By TJ Banes, IU Health Senior Journalist, firstname.lastname@example.org
They didn’t intend to match their outfits. But sure enough, Amanda Oliver and Gladys Tandy showed up at the recent Congregational Care Network Annual Celebration dressed in color coordinated attire.
It came as no real surprise to Tandy.
“It’s amazing how much Amanda and I have in common,” said Tandy, whose oldest son shares the same birthday with Oliver’s mother - Pearl Harbor Day. Oliver introduced Tandy to line dancing and both women are breast cancer survivors.
“She’s my sister friend,” said Tandy. The two were introduced through IU Health’s Congregational Care Network (CCN). The initiative started in 2020 to partner Indiana congregations with patients experiencing social isolation and loneliness. The idea was to train congregational members to offer companionship to patients discharged and at home.
Since its beginnings, the program has partnered with more than 30 diverse congregations, and touched the lives of more than 500 patients.
Starting the program during a pandemic meant finding creative ways to make those connections, said Jay Foster, Vice President of Spiritual Care for IU Health.
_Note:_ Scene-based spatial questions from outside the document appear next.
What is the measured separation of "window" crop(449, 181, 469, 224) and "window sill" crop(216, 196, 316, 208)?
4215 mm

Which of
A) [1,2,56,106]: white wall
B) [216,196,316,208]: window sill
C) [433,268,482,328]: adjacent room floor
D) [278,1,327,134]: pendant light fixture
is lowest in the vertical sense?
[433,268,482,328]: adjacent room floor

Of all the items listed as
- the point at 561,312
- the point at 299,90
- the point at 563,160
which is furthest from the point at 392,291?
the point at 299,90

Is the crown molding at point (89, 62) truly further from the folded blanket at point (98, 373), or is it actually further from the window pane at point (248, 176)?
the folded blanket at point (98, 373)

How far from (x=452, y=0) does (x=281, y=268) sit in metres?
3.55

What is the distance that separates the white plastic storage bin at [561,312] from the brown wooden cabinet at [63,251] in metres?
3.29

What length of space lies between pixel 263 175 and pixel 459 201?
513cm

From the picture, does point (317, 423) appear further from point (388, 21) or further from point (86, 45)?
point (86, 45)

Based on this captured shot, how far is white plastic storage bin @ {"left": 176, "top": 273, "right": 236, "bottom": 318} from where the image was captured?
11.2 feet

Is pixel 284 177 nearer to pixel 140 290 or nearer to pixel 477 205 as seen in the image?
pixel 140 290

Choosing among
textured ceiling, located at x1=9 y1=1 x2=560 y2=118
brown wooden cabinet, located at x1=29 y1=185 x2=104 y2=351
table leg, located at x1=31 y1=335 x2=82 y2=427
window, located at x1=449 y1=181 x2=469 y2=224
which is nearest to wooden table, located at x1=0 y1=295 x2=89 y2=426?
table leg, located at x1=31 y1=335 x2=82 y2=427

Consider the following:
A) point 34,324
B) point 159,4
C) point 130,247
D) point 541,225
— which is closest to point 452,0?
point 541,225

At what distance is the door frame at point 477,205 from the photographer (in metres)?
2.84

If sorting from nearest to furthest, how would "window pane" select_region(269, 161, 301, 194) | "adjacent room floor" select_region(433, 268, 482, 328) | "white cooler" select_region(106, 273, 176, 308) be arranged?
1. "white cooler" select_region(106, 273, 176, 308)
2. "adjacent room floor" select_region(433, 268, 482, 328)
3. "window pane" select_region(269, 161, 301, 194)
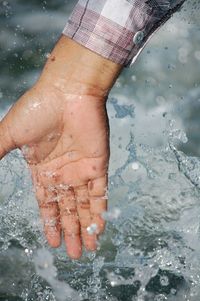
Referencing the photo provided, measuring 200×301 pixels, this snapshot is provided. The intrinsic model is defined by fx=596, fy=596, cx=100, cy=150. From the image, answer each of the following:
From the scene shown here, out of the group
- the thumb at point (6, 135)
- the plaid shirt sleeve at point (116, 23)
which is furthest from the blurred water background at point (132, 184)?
the plaid shirt sleeve at point (116, 23)

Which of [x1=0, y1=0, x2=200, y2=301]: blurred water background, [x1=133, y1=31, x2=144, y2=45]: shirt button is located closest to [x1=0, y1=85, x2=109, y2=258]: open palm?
[x1=0, y1=0, x2=200, y2=301]: blurred water background

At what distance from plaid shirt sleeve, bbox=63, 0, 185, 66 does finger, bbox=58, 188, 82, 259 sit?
532mm

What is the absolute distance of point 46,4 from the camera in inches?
158

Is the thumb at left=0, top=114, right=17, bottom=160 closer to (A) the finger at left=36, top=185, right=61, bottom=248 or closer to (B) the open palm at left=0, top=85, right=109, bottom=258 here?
(B) the open palm at left=0, top=85, right=109, bottom=258

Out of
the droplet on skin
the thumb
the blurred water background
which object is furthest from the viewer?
the blurred water background

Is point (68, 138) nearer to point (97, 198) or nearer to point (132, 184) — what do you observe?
point (97, 198)

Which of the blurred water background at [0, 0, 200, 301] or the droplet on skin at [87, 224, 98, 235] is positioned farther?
the blurred water background at [0, 0, 200, 301]

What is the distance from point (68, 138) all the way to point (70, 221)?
310 mm

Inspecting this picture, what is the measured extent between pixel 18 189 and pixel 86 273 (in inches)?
22.8

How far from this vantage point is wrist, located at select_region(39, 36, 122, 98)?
2.13m

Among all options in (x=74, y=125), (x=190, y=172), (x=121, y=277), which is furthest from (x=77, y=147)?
(x=190, y=172)

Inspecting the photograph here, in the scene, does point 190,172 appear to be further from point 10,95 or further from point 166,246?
point 10,95

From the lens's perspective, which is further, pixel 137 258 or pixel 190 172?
pixel 190 172

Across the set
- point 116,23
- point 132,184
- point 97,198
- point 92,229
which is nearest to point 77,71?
point 116,23
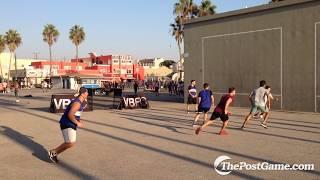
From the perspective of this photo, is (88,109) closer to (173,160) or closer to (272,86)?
(272,86)

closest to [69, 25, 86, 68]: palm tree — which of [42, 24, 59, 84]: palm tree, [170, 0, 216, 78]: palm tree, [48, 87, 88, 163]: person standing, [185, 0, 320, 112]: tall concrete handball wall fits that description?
[42, 24, 59, 84]: palm tree

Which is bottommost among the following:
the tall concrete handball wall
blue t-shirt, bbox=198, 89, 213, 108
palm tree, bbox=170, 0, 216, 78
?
blue t-shirt, bbox=198, 89, 213, 108

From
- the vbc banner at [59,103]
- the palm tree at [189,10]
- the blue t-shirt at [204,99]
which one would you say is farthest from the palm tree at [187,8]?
the blue t-shirt at [204,99]

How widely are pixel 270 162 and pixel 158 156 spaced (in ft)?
7.89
“A telephone call can be life-changing,” said Foster. As the program enters its fourth year, Foster said the focus will be on connecting patients with their purpose through their community,
“When they become ill people ask ‘how can I contribute. I don’t want to become a burden.’ They pull back and become more isolated. I’m thinking as we offer companionship we can ask them ‘where is your purpose, how can you do for yourself,’” said Foster.
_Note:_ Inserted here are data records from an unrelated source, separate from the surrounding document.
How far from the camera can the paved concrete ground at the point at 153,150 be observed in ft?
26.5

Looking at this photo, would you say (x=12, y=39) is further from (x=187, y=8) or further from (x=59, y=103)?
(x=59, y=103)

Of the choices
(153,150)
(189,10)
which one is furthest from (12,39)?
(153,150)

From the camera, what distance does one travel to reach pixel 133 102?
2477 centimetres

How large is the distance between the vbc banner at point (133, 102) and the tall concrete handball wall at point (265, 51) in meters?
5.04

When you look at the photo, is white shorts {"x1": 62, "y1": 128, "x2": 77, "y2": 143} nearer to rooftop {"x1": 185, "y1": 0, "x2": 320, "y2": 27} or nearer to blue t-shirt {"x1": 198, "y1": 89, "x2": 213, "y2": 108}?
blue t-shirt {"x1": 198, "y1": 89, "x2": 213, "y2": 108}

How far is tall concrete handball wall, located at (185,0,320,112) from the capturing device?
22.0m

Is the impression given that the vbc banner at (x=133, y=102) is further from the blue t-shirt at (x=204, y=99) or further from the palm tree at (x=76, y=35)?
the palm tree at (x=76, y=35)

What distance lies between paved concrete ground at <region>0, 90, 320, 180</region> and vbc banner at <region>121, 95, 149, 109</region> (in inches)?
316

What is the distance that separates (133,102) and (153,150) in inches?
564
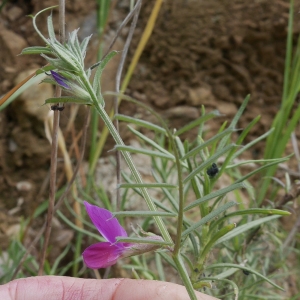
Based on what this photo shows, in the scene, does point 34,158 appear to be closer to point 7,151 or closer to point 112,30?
point 7,151

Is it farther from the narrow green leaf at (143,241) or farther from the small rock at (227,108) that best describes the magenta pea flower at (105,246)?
the small rock at (227,108)

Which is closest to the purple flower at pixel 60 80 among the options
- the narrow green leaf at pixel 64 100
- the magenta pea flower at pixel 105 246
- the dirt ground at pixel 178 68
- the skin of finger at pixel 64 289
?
the narrow green leaf at pixel 64 100

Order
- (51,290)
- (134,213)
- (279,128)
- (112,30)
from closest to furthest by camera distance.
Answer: (134,213), (51,290), (279,128), (112,30)

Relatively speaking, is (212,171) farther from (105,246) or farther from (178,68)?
(178,68)

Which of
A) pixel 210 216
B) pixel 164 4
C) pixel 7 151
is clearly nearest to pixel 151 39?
pixel 164 4

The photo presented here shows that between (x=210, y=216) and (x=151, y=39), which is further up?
(x=151, y=39)

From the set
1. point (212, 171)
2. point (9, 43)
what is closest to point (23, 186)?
point (9, 43)
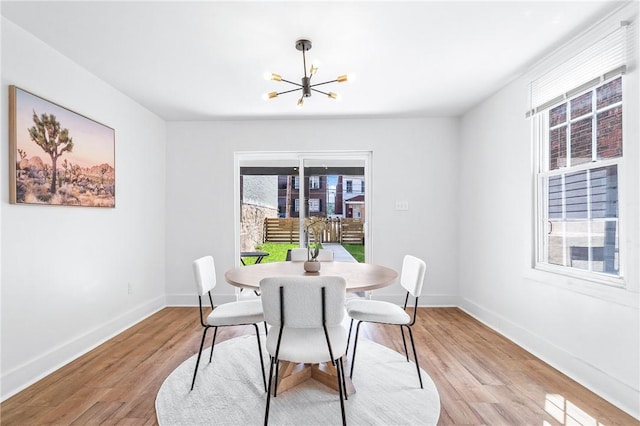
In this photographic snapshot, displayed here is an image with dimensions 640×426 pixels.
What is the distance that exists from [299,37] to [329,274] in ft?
5.71

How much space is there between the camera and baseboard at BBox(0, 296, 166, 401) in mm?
2197

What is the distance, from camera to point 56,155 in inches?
102

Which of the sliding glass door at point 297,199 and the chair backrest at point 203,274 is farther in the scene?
the sliding glass door at point 297,199

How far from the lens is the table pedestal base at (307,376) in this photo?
2.18 metres

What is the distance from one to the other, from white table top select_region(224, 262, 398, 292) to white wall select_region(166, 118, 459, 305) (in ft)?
6.21

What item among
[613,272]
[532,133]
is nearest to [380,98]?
[532,133]

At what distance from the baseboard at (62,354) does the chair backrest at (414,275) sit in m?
2.80

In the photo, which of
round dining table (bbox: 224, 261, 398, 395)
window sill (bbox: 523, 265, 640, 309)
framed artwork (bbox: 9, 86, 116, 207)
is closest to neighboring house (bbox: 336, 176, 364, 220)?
round dining table (bbox: 224, 261, 398, 395)

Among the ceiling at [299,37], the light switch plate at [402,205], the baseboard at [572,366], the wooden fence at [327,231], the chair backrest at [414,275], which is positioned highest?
the ceiling at [299,37]

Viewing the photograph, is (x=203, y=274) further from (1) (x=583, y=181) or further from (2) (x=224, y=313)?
(1) (x=583, y=181)

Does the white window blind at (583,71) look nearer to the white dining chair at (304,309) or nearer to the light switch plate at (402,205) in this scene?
the light switch plate at (402,205)

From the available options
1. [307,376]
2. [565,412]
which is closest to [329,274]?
[307,376]

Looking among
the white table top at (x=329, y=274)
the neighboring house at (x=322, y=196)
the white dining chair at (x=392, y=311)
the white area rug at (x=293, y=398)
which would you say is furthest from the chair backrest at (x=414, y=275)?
the neighboring house at (x=322, y=196)

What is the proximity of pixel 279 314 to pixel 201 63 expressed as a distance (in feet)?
7.37
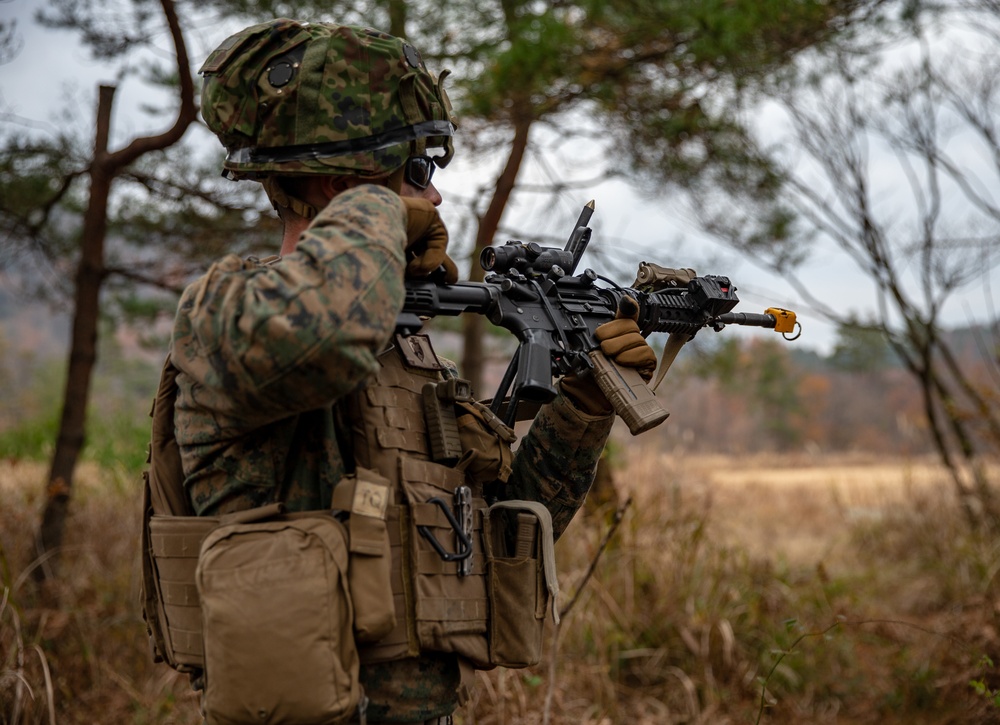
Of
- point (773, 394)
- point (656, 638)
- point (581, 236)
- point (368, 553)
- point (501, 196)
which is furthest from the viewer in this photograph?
point (773, 394)

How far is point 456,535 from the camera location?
1.78 m

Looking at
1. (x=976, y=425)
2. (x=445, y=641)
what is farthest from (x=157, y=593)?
(x=976, y=425)

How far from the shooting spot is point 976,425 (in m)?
7.05

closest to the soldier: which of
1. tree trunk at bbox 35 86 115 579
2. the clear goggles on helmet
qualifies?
the clear goggles on helmet

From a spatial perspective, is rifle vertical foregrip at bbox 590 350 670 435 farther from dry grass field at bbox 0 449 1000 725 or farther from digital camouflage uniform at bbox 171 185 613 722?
dry grass field at bbox 0 449 1000 725

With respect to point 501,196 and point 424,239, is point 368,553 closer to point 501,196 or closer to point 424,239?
point 424,239

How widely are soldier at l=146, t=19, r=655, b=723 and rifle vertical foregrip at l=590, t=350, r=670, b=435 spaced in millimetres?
273

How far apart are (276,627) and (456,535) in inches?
16.9

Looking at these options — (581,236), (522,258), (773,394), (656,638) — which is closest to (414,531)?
(522,258)

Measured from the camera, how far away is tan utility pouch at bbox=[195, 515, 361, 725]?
4.79ft

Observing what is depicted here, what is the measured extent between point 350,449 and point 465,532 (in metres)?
0.29

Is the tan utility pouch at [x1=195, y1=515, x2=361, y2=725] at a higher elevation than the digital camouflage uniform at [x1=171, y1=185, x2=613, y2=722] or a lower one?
lower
For Tandy, that simple phone call made the world of difference.
“Amanda reached out at a time when I was going into a deep depression and caring for my brother who had a stroke. I truly thank God for allowing this program in my life and for introducing this human connection. It is spiritually powerful,” said Tandy.
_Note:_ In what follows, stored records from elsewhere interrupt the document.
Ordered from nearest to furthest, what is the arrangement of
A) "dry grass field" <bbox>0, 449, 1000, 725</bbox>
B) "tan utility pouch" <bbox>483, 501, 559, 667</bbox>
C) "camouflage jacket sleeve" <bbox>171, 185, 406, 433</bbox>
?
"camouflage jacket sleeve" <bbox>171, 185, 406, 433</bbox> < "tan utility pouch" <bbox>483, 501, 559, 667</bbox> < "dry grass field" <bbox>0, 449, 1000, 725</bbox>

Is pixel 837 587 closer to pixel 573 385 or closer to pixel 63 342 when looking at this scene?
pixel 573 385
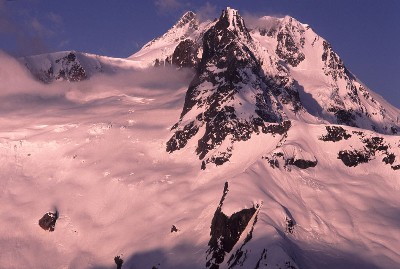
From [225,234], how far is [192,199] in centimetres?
2813

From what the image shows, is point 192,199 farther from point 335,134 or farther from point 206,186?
point 335,134

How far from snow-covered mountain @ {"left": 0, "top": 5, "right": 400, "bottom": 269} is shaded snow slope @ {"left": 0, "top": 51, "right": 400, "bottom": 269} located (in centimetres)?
28

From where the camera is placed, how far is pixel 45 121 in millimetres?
185750

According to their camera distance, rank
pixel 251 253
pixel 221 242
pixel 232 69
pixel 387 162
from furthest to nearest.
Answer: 1. pixel 232 69
2. pixel 387 162
3. pixel 221 242
4. pixel 251 253

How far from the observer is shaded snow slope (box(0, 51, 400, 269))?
94938 millimetres

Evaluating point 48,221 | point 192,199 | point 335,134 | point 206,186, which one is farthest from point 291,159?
point 48,221

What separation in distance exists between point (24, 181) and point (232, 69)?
6023cm

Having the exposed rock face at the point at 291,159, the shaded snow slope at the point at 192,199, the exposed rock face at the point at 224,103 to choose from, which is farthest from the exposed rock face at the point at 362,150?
the exposed rock face at the point at 224,103

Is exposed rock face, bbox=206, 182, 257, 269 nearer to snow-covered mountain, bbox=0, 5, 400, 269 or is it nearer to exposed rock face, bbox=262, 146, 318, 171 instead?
snow-covered mountain, bbox=0, 5, 400, 269

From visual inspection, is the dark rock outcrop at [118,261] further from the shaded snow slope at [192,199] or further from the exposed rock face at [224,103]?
the exposed rock face at [224,103]

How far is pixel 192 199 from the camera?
12244cm

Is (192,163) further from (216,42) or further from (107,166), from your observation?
(216,42)

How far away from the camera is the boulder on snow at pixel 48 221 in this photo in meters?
130

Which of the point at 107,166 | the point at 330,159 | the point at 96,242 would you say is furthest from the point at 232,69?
the point at 96,242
IU Health President and CEO, Dennis Murphy referred to the Congregational Health Network as a collective effort that has resulted in significant results and outcomes. He talked about housing, education, and isolation having an impact on community health. “Some say those factors account for about 70 percent of a person’s health. We have a responsibility as the state’s largest health care system to address these issues. We have people here aligned with making Indiana a healthier place. The Congregational Health Network is one of those partnerships,” said Murphy.
Studies show that people involved with the Congregational Care Network have a lower incidence of hospital readmission and a significant decline in ER visits, said Murphy. The more than 30 churches, synagogues, and mosques have expanded to include geographic regions of Lafayette, Bloomington, and Muncie.